И действительно — что может быть более безвкусным, чем призыв «глаголом жечь сердца людей!»?
Забудем строчки Блока «Мы — дети страшных лет России — / забыть не в силах ничего».
Ошибся Есенин, обещая «новый нож в сапоге» (СПМ-195), никакой нож не объявился. (Если, конечно, не считать террор 1937 года.)
Ахматову, с ее «…кидалась в ноги палачу», просто опустим.
Цветаева, конечно, грешила надрывностью, когда описывала, как «вскрыла жилы…» и кровь хлынула вперемешку со стихами (СПМ-105).
И правильно объяснял Пастернак Мандельштаму, что стихи «Мы живем, под собою не чуя страны…» не имеют отношения к поэзии, а являются просто попыткой самоубийства.
Но и сам Пастернак, наверное, изменял хорошему вкусу, когда оплакивал друзей строчками: «Душа моя, печальница, / о всех в кругу моем. / Ты стала усыпальницей / замученных живьем».
Бродский мог где-то обронить «Неверье — слепота, а чаще — свинство» или «только с горем я чувствую солидарность», а также сотню-другую подобных безответственных заявлений, но мы его ценим не за это.
Когда осознаешь целеустремленность и упорство этого вычеркивания, невольно задаешься вопросом: зачем? Ради какой цели человек, так умеющий наслаждаться стихами, отбрасывает — лишает себя — таких огромных поэтических просторов и пластов? Не может ли оказаться, что он все еще чувствует себя участником литературной реконкисты и, как партизан из анекдота, продолжает пускать поезда под откос и пятнадцать лет спустя после изгнания врага? Или — что более вероятно: он разглядел, что война, в которой ему довелось участвовать в молодости, не в XX веке началась и не в XXI кончится? Что коммунизм был лишь временным обличьем вечных врагов прекрасного? И речь здесь идет не о тех простых врагах — безобразное, примитивное, безвкусное, убогое, — с которыми художник справится и сам — на то он и художник. Нет, имеются в виду враги посерьезнее, те, что много раз уже вторгались в метафизическое царство Прекрасного, неся над головой развевающиеся знамена Разумного (Гегель, Маркс, Жданов), Доброго (Руссо, Толстой, Владимир Соловьев), Высокого (Савонарола, Кальвин, аятолла Хомейни). И вот с ними-то, с их вечными попытками распространить свою власть на художника и ведет свою борьбу автор книги «Стихи про меня».
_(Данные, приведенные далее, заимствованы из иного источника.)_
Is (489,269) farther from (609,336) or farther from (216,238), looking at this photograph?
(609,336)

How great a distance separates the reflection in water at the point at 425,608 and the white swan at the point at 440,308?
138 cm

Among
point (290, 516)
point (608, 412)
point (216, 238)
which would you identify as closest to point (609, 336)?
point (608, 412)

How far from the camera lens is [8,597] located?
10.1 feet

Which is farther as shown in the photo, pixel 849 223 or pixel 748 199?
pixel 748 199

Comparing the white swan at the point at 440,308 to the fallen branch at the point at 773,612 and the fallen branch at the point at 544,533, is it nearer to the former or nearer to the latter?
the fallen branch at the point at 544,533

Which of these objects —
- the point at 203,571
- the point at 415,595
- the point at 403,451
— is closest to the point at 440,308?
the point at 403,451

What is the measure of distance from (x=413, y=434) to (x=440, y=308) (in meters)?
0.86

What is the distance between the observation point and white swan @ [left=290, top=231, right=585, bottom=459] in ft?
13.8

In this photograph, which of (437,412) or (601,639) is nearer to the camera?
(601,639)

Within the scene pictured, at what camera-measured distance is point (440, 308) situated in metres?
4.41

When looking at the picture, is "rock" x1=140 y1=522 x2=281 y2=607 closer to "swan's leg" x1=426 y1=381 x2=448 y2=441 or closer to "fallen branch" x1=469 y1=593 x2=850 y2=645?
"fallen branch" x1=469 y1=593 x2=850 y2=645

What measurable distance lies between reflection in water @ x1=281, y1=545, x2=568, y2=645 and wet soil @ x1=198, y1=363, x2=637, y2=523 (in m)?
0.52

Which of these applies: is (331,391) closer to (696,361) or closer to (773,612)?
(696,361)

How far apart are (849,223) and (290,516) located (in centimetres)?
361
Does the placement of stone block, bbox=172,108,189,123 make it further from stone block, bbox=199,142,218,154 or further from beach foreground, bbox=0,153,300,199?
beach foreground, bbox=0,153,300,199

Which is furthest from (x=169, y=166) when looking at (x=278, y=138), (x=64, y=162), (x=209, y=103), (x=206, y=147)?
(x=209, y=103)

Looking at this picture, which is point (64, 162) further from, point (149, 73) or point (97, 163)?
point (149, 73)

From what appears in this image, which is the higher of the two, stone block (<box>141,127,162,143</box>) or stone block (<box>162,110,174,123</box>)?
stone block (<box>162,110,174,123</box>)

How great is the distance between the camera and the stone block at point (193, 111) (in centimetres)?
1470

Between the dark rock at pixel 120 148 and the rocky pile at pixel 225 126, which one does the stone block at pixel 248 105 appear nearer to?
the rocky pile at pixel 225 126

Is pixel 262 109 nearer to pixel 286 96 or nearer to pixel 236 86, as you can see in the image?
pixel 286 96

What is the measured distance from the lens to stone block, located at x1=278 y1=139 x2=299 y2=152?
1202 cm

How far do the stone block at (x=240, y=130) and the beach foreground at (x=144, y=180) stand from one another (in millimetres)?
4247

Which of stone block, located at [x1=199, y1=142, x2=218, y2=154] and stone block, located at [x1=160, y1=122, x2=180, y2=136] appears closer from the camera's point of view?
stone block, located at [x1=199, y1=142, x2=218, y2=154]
Защитим поэтов от самих себя
Да, то, что любишь, и тех, кого любишь, положено защищать. Даже если это сведется к «защищать от самих себя».
Тоска по родине, разоблаченная — отвергнутая — Цветаевой, вовсе не единственная «морока»,снедающая душу стихотворца. Как неосторожный ребенок, он снова и снова тоскует по Разумному, тянется к «бессмертному солнцу ума» (Пушкин). Нужно снова и снова объяснять ему, что миром правят абсурд и хаос, что разумное начало в нем — иллюзия, мираж, игрушка рационалистов. Этот тезис всплывает в книге снова и снова, иллюстрируется десятками примеров.
«Поведение Пушкина в истории последней его дуэли нелепо с позиции разума и довольно сомнительно с точки зрения этики.» (СПМ-113)
«Сильное переживание, помню, испытал, прочитав показания секундантов Лермонтова и Мартынова. Через неделю после дуэли четверо вменяемых мужчин, четыре человека чести, вовсе не думая обманывать, рассказали совершенно разное о простейших обстоятельствах события, ведомые чем-то загадочным своим» (СПМ-354).